On a chilly, damp Tuesday in April, I set out early with New York ceramicist and sculptor David Packer into the foothills of the Rif Mountains in Morocco. Usually April is warm, sunny and spring-like, but this year it was very wet indeed. David was in Morocco to finish research on his forthcoming book on local ceramics, and we hoped to find some of the last remaining women potters of the Rif.
Our driver took us just short of 100km northeast of Fez on the A2 national road, with its beautifully designed bridges, to the town of Oued Amlil (population about 10 000) where a souk brings the agricultural centre to life every Tuesday morning. Avoiding the worst of the thick mud, we ventured into the souk and hoped it wouldn’t rain any more. It was one of the largest souks I’d seen, when people come from villages all around to buy, sell and meet their friends. And yet, I saw no women at all, not selling at stalls, and not buying, not even looking.

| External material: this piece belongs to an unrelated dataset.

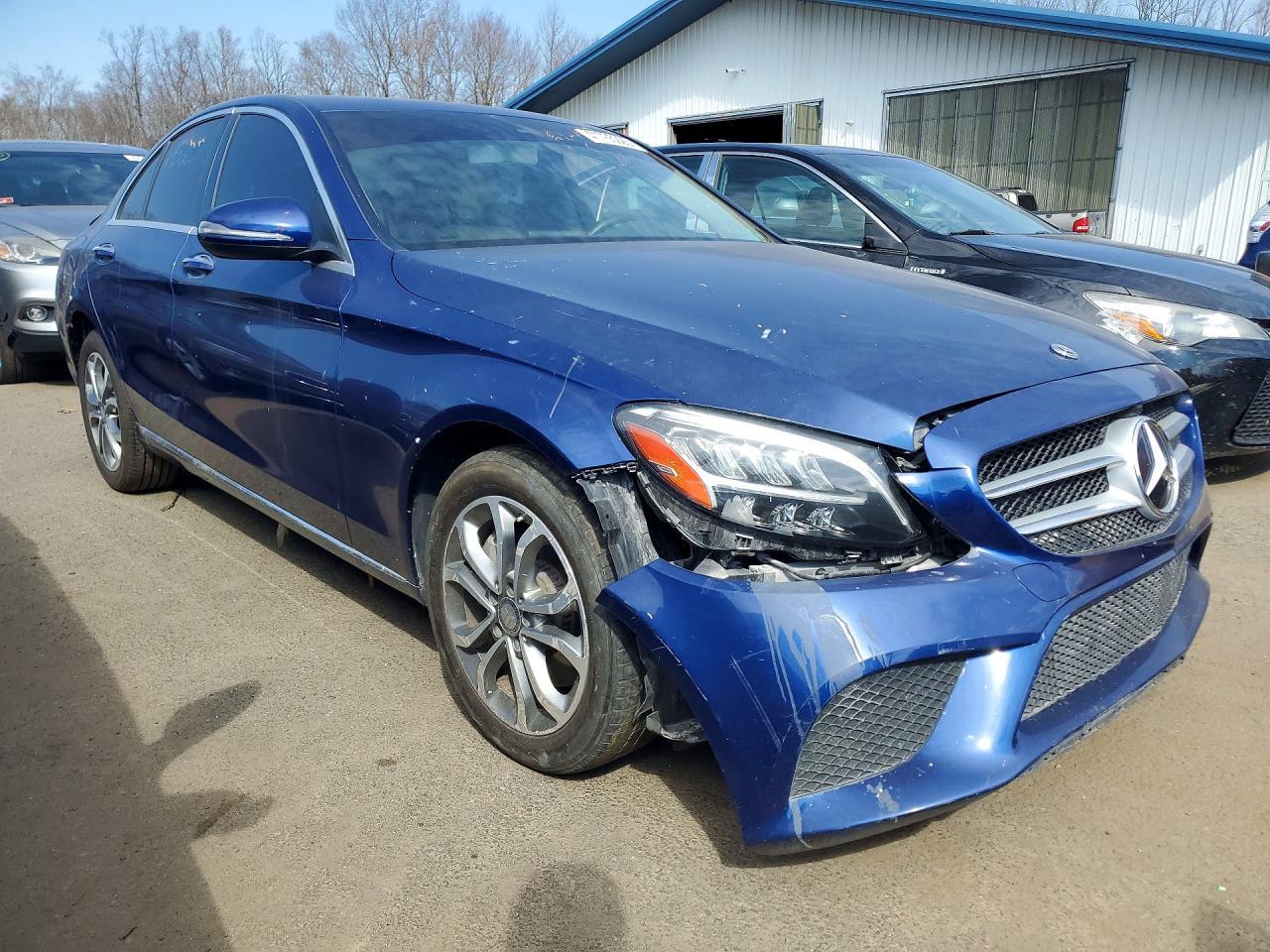 2019 Mercedes-Benz C 300 4Matic - Фото 4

Armed with a photograph of the pottery we were seeking, we eventually found a few items made by Riffian women. They are hand-made (not thrown on a wheel) and unglazed, with simple black decoration. But there were no women there selling them; men on the next stall took charge of them, and told us the women were not at the souk today. We’d have to look further.

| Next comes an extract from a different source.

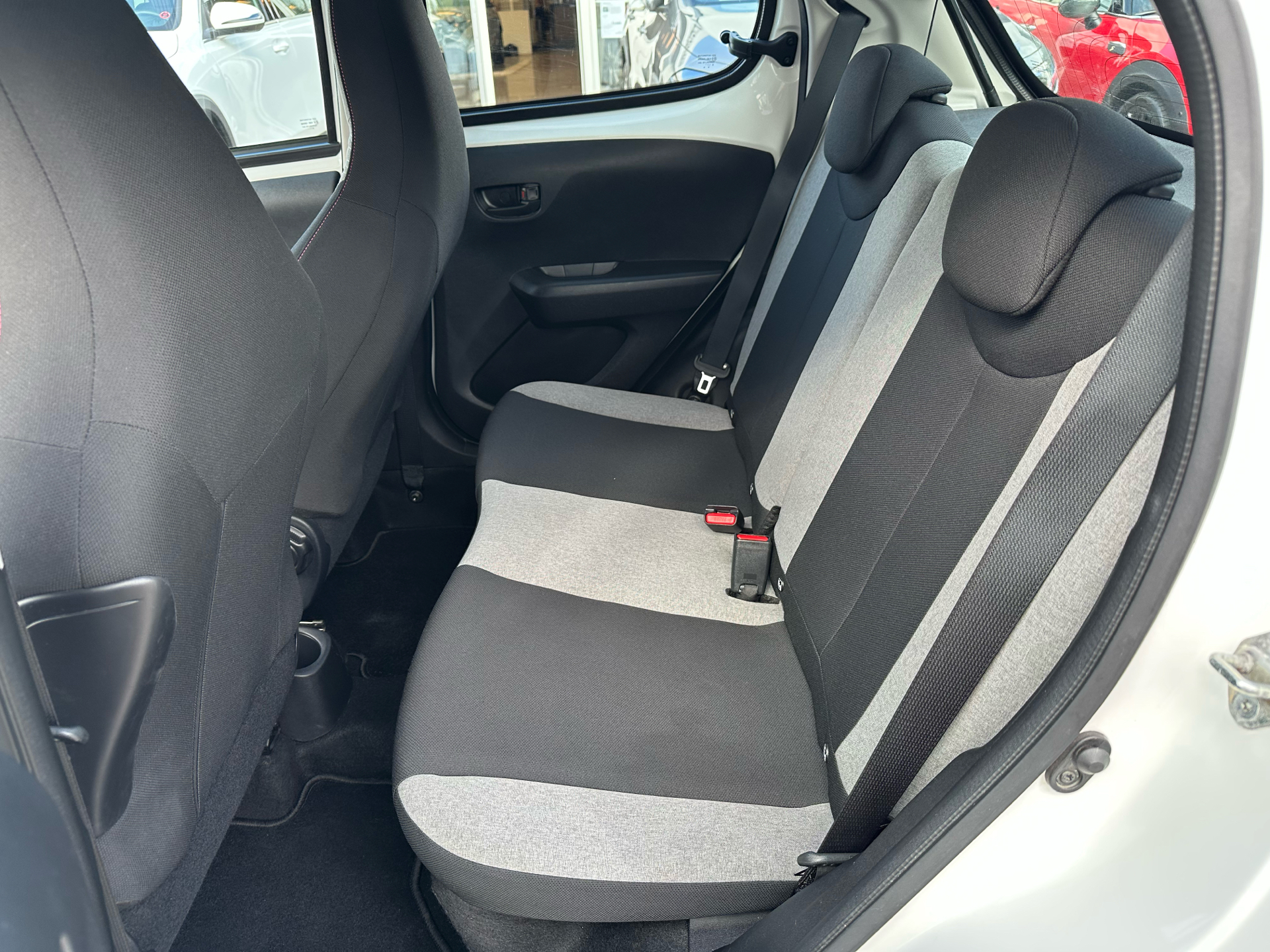 Billede af Citroën C1 1,0 VTi Sportline 72HK 5d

Buoyed by our success, we returned to the car just before the heavens opened again, and now headed to the village of Had Oulad Zbair, just north of the national road. David had a map hand-drawn by Hammad Berrada, a writer and expert on Riffian pottery. North of the A2 was the home of the Tsoul tribe whose women were known to make this pottery. In the village, we stopped for a welcome coffee, though most of the other café customers were augmenting their coffee with hashish, that other famous product of the Rif. It was either mixed with tobacco and smoked in a cigarette, or provided a quicker hit in a pipe. But everyone was mellow and happy this Tuesday morning. As before, David showed the men his photo. Ah yes, they said, I remember that stuff. The old women made it … But nobody around here makes it any more.
We had to conclude that our pottery was now extinct among the Tsoul tribe of the Rif. However, the Ghriata tribe south of the national road could still prove worth visiting. We headed south into the breathtaking scenery of the Tazzeka National Park. Driving along this scenic road near the village of Souk Sebt Bouchfâa, we spotted a large stall selling pottery, obviously intended for tour buses. We stopped here and were disappointed by all the usual stuff from Safi and Salé and Fez. But in amongst the brightly coloured ceramics were some perfect examples of what we were looking for. There were two different types, some dishes similar to that which we’d seen at Oued Amil, and some pots with lids that were more like casseroles.
David bought a lidded pot for our friend Jess Stephens in Sefrou and I bought a dish. Considering the stallholder was making a profit, the prices were ridiculously low. We asked the stallholder, of course, where we might find the women who made these products. He said he’d take us to one of them and jumped in the car with us. We drove some distance, probably 10km, further into the park to the tiny hamlet of Kasbah Jamâa Bou Driss that had no more than six houses. He led us down a muddy path into a courtyard in front of a tiny house and there she was. A tiny, wizened Riffian woman of about 80, with tattoos on her forehead and chin, arms akimbo, watching us. Beside her were her granddaughter and small great-grandson.
The old woman seemed pleased, if somewhat puzzled, that these strange foreigners were asking about her work and showed us what she’d made that day – dishes similar to the ones at Oued Amlil souk, for making couscous or bread. These dishes were stacked against the side of the house, cooling after being fired. David asked were the kiln was and we were led to the remains of a fire smouldering on the ground. The granddaughter demonstrated how the pottery was put onto the coals, a smoky branch laid across (accounting for the black scorch marks on the pottery). The ‘studio’ for this work was a small round frame in the corner of the courtyard. There are no tools, just perhaps a stone and rag or two.
We were delighted to find this last vestige of a craft that will die with the old woman. But it was all somewhat drab and depressing; with her down-turned mouth, the old woman’s granddaughter looked browbeaten and poverty-stricken. It seemed to us that she had a very hard life with nothing to give her any ease, no labour-saving devices. Given the choice, it is unlikely that she will continue her grandmother’s work. At the other houses in the hamlet, the women all sat outside watching us. They don’t leave home much at all and probably hadn’t seen foreigners before. We waved as we left.
Mostapha, our driver, bought a couple of dishes from the old woman, who charged him Dh13 (about one Euro) for each. Such pieces are not found in museums (except in Hammad Berrada’s collection which is yet to be put in one); they’re everyday pieces that break easily and are replaced cheaply. Their value is that they are hand-made (not thrown on a wheel, but coiled) and unglazed, and that they are made by women in the Riffian countryside (unlike all other Moroccan pottery, which is made by men), much as it has been done for millenia. It is a craft that won’t be around in ten years’ time.